Нулапейрон, 3413 год н.э.

 
   Ощущение было весьма странным и очень смахивало на ностальгию.
   Сидя в своем кабинете, расположенном в крыле дворца – его собственного дворца, – Том мог делать все, что угодно. Он мог взять в библиотеке любой кристалл с информацией, совершить пробежку или заказать что-нибудь на своей кухне.
   Кабинет был обставлен достаточно просто. Узкие стеклянные полки, занимающие все стены; вращающаяся в воздухе скульптура в стиле барокко; ряды шкафов с кристаллами. На столе огромная ваза с кубиками фруктового сока.
   И никаких обязанностей. В привычном смысле, с точки зрения прислужника.
   Если бы он захотел, он мог бы позвать кого-нибудь из обслуги… О Судьба, да он мог бы позвать их всех.
   Том испытывал чувство, похожее на ностальгию, потому что нынешнее положение напоминало ему детство. Ты никому не принадлежишь и не обременен предчувствиями. Хотя в то же время ощущение было совершенно новое.
   Что делать, когда все твои мечты осуществились?
   Маэстро да Сильва предупреждал об этом. Когда самые способные фехтовальщики пытались стать членами взвода в своем секторе, он предупреждал их об эмоциональных последствиях. Попасть во взвод было очень трудно, для этого нужно было на протяжении стандартного года напрягать все свои умственные способности.
   Наконец, после чемпионата, проводившегося внутри сектора, они во взвод попадали. А дальше перед ними был тупик, жизнь тускнела и теряла свои краски. Цель, к которой они стремились на протяжении стандартного года, была достигнута, а осознания новой задачи еще не было.
   «Что же мне теперь делать, маэстро?» – поневоле подумал Том.
   – Показать карту провинции Велдрин, – приказал он.
   Появившаяся над столом, медленно вращающаяся голограмма не соответствовала приказу: на ней было обозначено уже новое название, а не провинция Велдрин.
   Владение Коркоригана.
   Двадцать одна страта (в более крупных владениях было и больше). Знали ли жители нижних страт о смене властителя? Интересовало ли их это?
   Существовали ли там внизу рынки? Можно ли было там встретить в пустынном закоулке одиноко сидящего мальчика, сына хозяина лавки?
   – Хватит! – Том махнул рукой в сторону голограммы.
   Взглянул на кубики сока, но не взял ни одного.
   Вместо этого он залез рукой в карман рубашки и достал тяжелый значок в форме падающей капли. Неожиданно предмет начал пульсировать, испуская расходящийся кругами свет.
   – Благодарю вас, милорд, за подарок, – Том вспомнил о вечере, на котором получил этот сувенир.

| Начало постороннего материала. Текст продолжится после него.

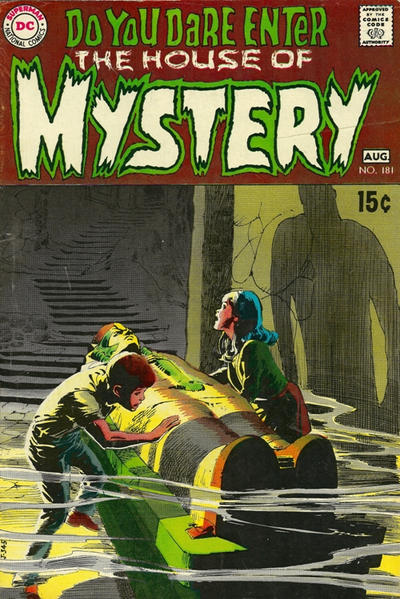 Cover for House of Mystery (DC, 1951 series) #181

   Это была эмблема медицинского центра А’Декала, организации «Циркулюс Фидус».
   Когда он отложил голографический значок в сторону, волны света начали расходиться по всей комнате.

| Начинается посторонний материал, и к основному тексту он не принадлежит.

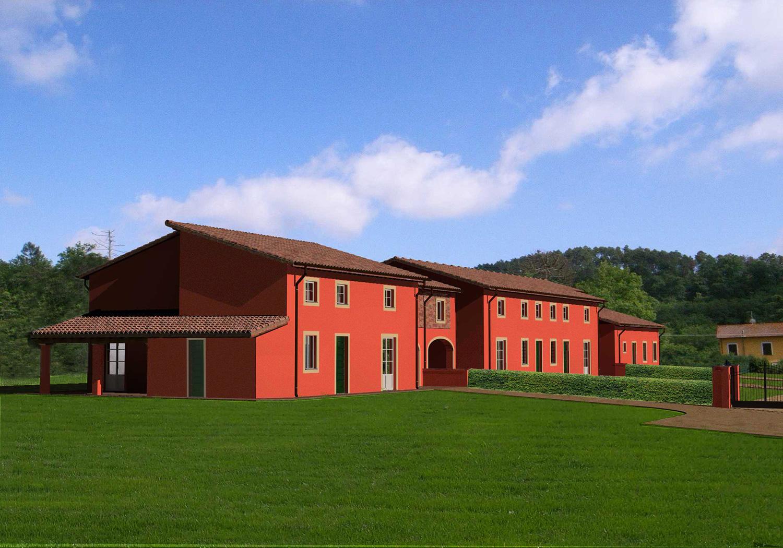 nuova-costruzione-di-residenze-in-lucca-frazione-di-pieve-santo-stefano-image-1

   «Я мог бы оставаться здесь, во дворце, – подумал Том, – и никогда не видеть моих владений. Однако негласное правило не рекомендует так поступать».

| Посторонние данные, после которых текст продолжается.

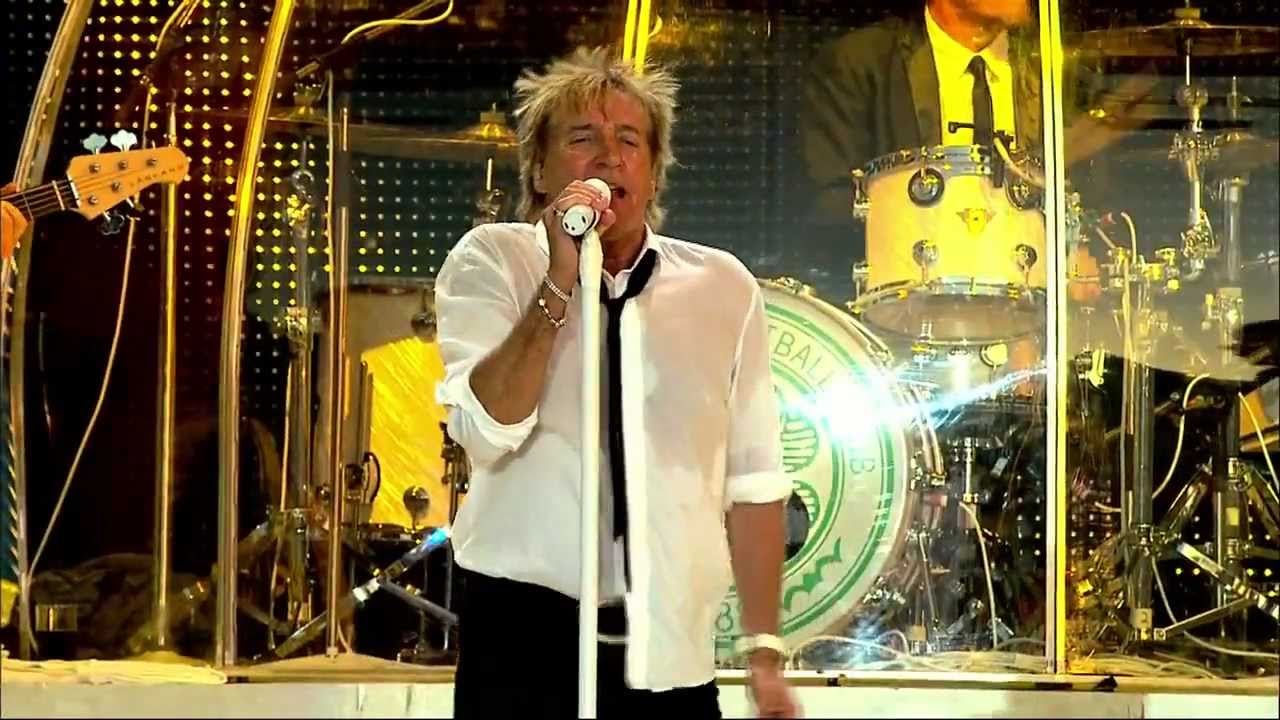 Rod    Stewart     --    Baby   Jane   [[  Official   Live  Video  ]]  HD  At   Hard Rock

   Он щелчком открыл окошечко запросов, трехмерная инфосеть запульсировала, приглашая к исследованию.
   – Персональный запрос, – указание мультиспектральной триконки.
   «Чего проще? – думал Том. – Заказывать еду. Постепенно превращаться в лентяя. Собирать налоги».
   Ячейки пиктограммы стали разворачиваться: движущееся оригами в свете, запутанный семантический лабиринт, сквозь который может провести лишь Господь Бог.
   «Распределить обязанности среди доверенных лиц».
   Втираясь в доверие, имея доступ в благородные дома, двигаться сквозь информационные уровни, добраться до слоев, запрятанных в глубине этого мира.
   «Никогда не пытаться увидеть то, что тебе принадлежит».
   Ряды распускающихся триконок, разворачивающихся, расцветающих по мере того, как он зажигал их крошечные световые зерна. Каждый символ имел, по крайней мере, шесть значений. Он определял:
   – последовательность фонемы;
   – последовательность цветовой гаммы;
   – цифровые ячейки (где фонемы символа соответствовали определенным значениям целых чисел);
   – отражение в мифах (где цвет предполагал определенные мифические фигуры – героя или вассала, воина или дракона – и таким образом определял их психологические характеристики);
   – социо-культурное значение (определяемое по скорости движения и топографического перемещения символа, который постоянно вращался, крутился и поворачивался в разных направлениях);
   – и наконец, самое тонкое из всех значений, его логософический образ, поскольку этот элемент, путем сочетания других пяти составляющих, мог усиливать смысл триконки, наделяя ее персональным значением, а иногда даже иронически искажая послание, обнаруживаемое на поверхности.
   «Разговаривать только с теми, кто равен тебе по положению, – думал Том. – Разделять и властвовать… Но кто они, равные мне по положению?»
   Ответ был прост: те, кто наловчился в блужданиях по лабиринтам мыслей, кто мог бы оценить написанный определенным стилем текст, кто способен оценить модальность обмена мыслями при описании разнообразных концепций и едва уловимые, сложные связи между понятиями.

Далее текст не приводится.